## LE PROBLÈME:
D'après le texte sur le Revenu Minimum, quel but cette mesure avait-elle d'abord ?

## TEXTE FOURNI:
Le manque de clarté dans le débat public à propos du Revenu Minimum dénote d’un manque de culture économique de base dans la société française.
Le Revenu Minimum est une invention néo-libérale, non pas de gauche, et pour cause, il avait d’abord pour but d’individualiser les rapports économiques. En effet, nos lointains ancêtres des années 80 vivant encore de solidarités familiales, et celles-ci entrant en concurrence avec le système économique, il fallait que le libéralisme les casse.
Pour résumer, un individu pris en charge par sa famille ne rapportait rien à la société, et ne rapporte toujours rien. Il fallait que cela change, et ce fut fait avec le RMI. Le Revenu Minimum d’insertion permettait à une personne coupée de sa famille de survivre, certes, mais il permettait également à un individu qui voulait se couper de sa famille de survivre. Ainsi, dès le départ, le Revenu Minimum regroupa des personnes aux modes de vie très différents. Des plus de 25 ans dont la priorité n’était pas le travail, et d’autres qui se trouvaient dans l’impossibilité d’être rentables pour une entreprise, eu égard aux capacités de celles-ci à générer de la croissance. Les premiers permettaient et permettent toujours de maintenir des niveaux de salaires artificiellement hauts sur le marché de l’emploi, puisqu’ils ont réduit la masse salariale disponible. Les seconds permettaient et permettent toujours d’augmenter le taux de rentabilité des entreprises en sortant les « inutiles » de l’économie libérale.

## DONNÉES DE L'EXERCICE:

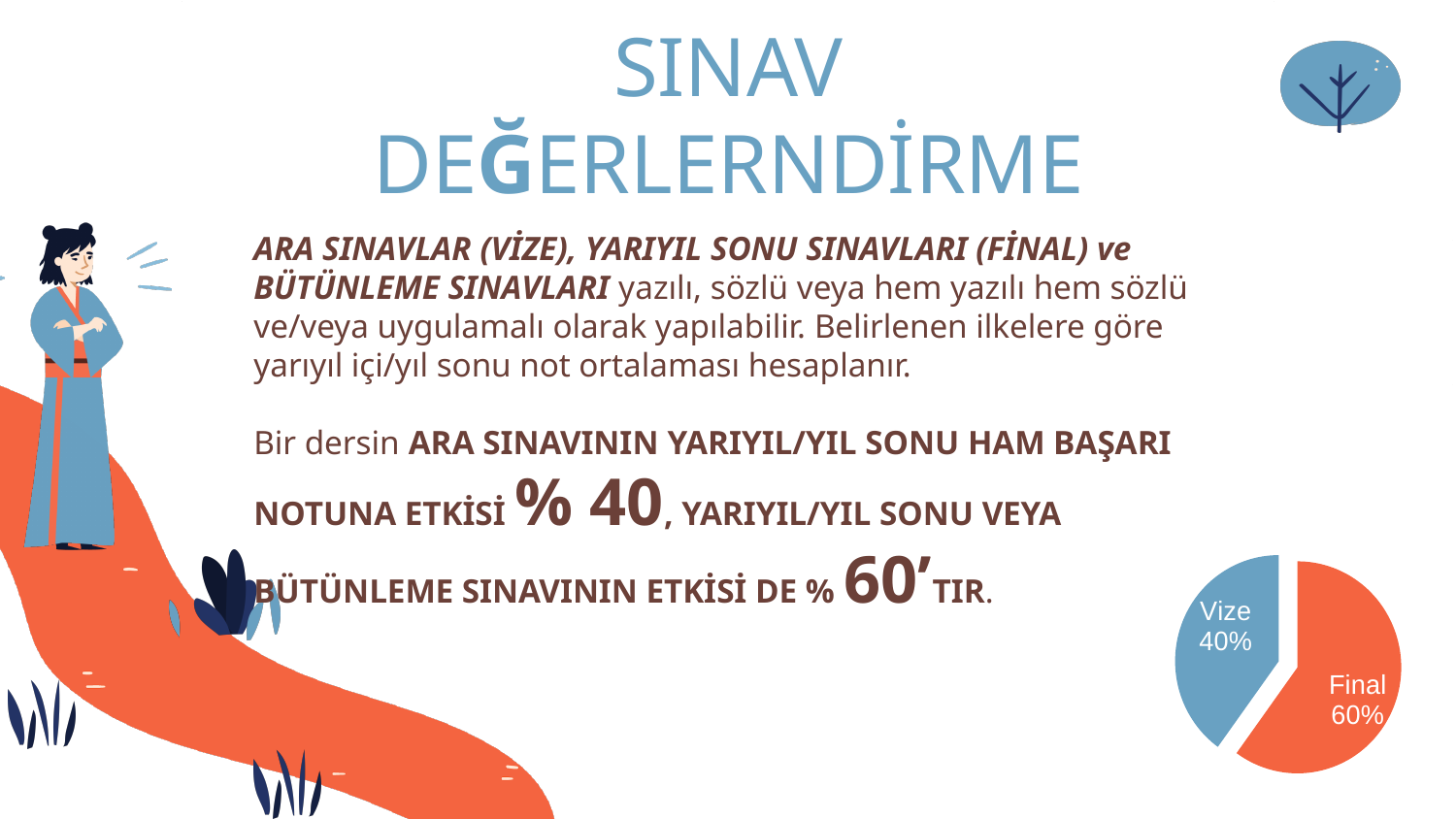
What is the difference between the Final and Vize values in the pie chart? 20% What colour is the Final slice in the pie chart? orange How many slices does the pie chart have? 2 Which slice of the pie chart is the largest? Final What colour is the Vize slice in the pie chart? blue Which is larger in the pie chart, Vize or Final? Final What kind of chart is shown on the slide? pie chart What share of the pie does the Final slice represent? 60% What is the value for Vize in the pie chart? 40% What is the value for Final in the pie chart? 60% What share of the pie does the Vize slice represent? 40% Which slice of the pie chart is the smallest? Vize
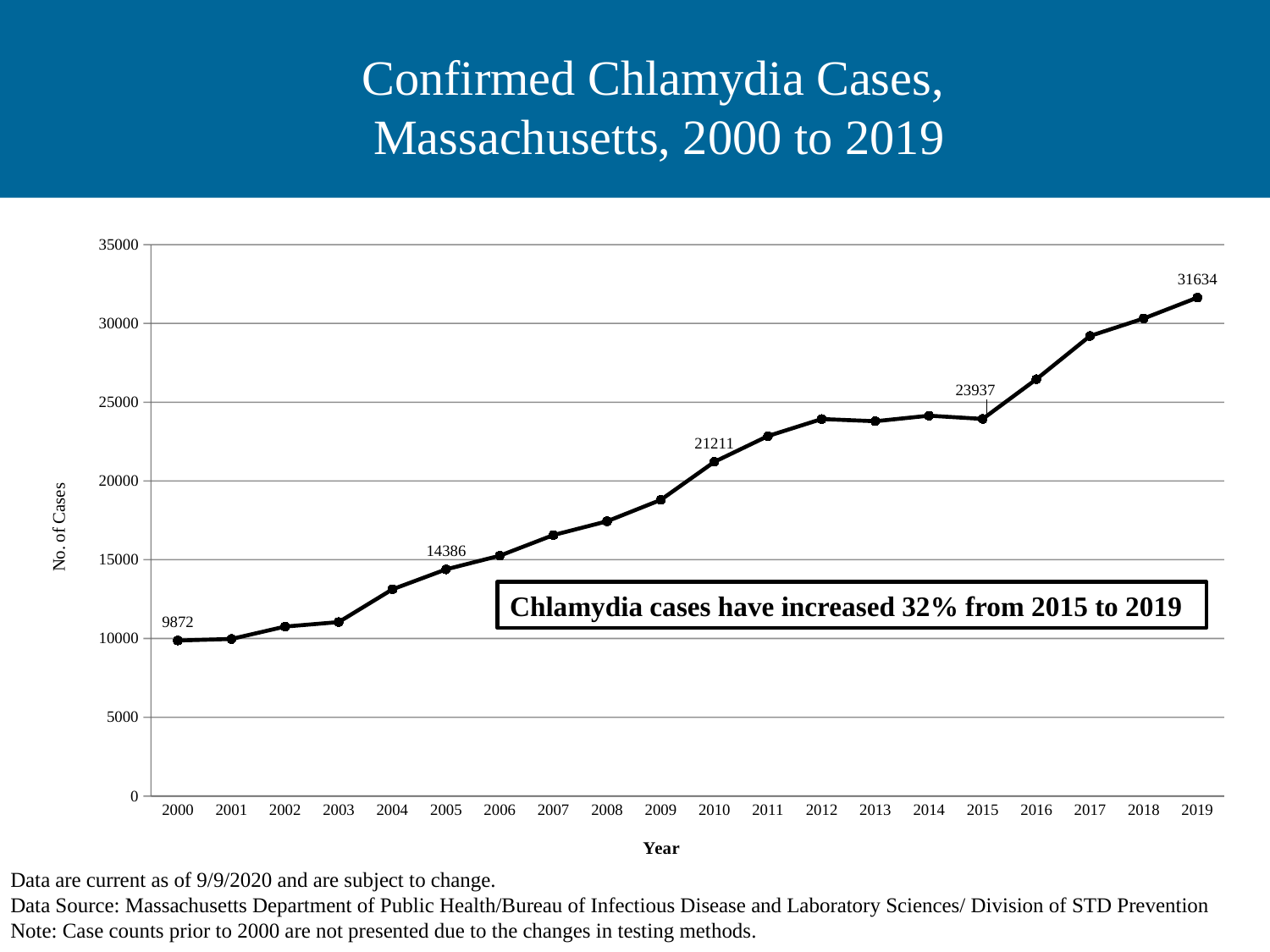
What is the difference in confirmed chlamydia cases between 2010 and 2005? 6825 What is the number of confirmed chlamydia cases in 2000? 9872 How many years are plotted on the chart? 20 What is the number of confirmed chlamydia cases in 2019? 31634 Is the number of confirmed chlamydia cases in 2004 greater or less than 15000? less What type of chart is shown on the slide? Line chart Which year has the lowest number of confirmed chlamydia cases? 2000 What is the number of confirmed chlamydia cases in 2005? 14386 What is the number of confirmed chlamydia cases in 2010? 21211 Is the number of confirmed chlamydia cases in 2017 greater or less than 25000? greater Which year has the highest number of confirmed chlamydia cases? 2019 How many more confirmed chlamydia cases were there in 2019 than in 2015? 7697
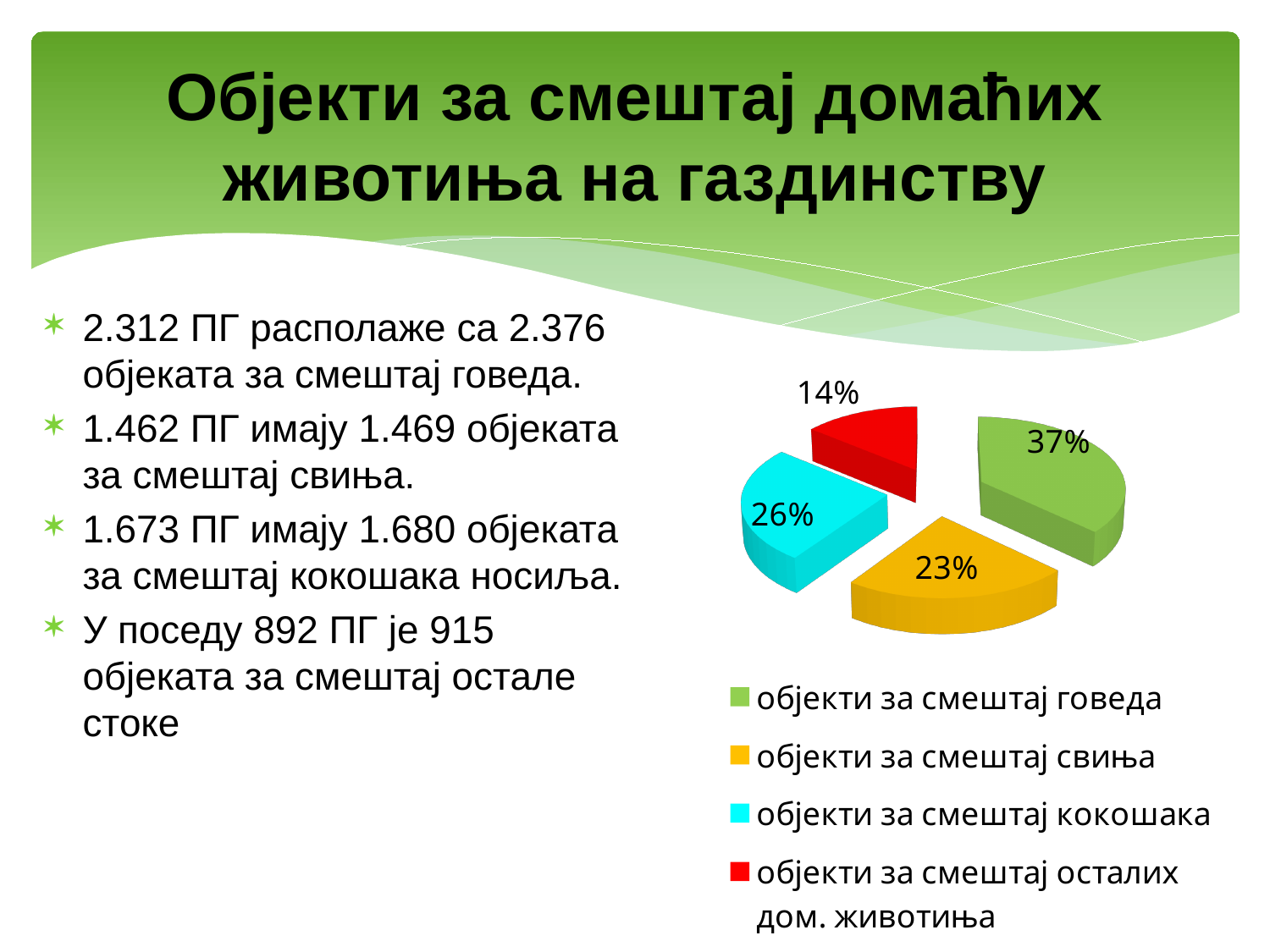
What share of the pie is labelled for објекти за смештај свиња? 23% What share of the pie is labelled for објекти за смештај кокошака? 26% Which category has the largest slice of the pie? објекти за смештај говеда What colour is the slice for објекти за смештај свиња? yellow How many entries does the legend list? 4 What share of the pie is labelled for објекти за смештај осталих дом. животиња? 14% How many slices does the pie chart have? 4 Which slice is larger: објекти за смештај кокошака or објекти за смештај свиња? објекти за смештај кокошака Which category has the smallest slice of the pie? објекти за смештај осталих дом. животиња What is the difference in percentage points between the slice for говеда and the slice for свиња? 14 What kind of chart is shown on the slide? pie chart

## RÉPONSE:
Elle avait d'abord pour but d'individualiser les rapports économiques.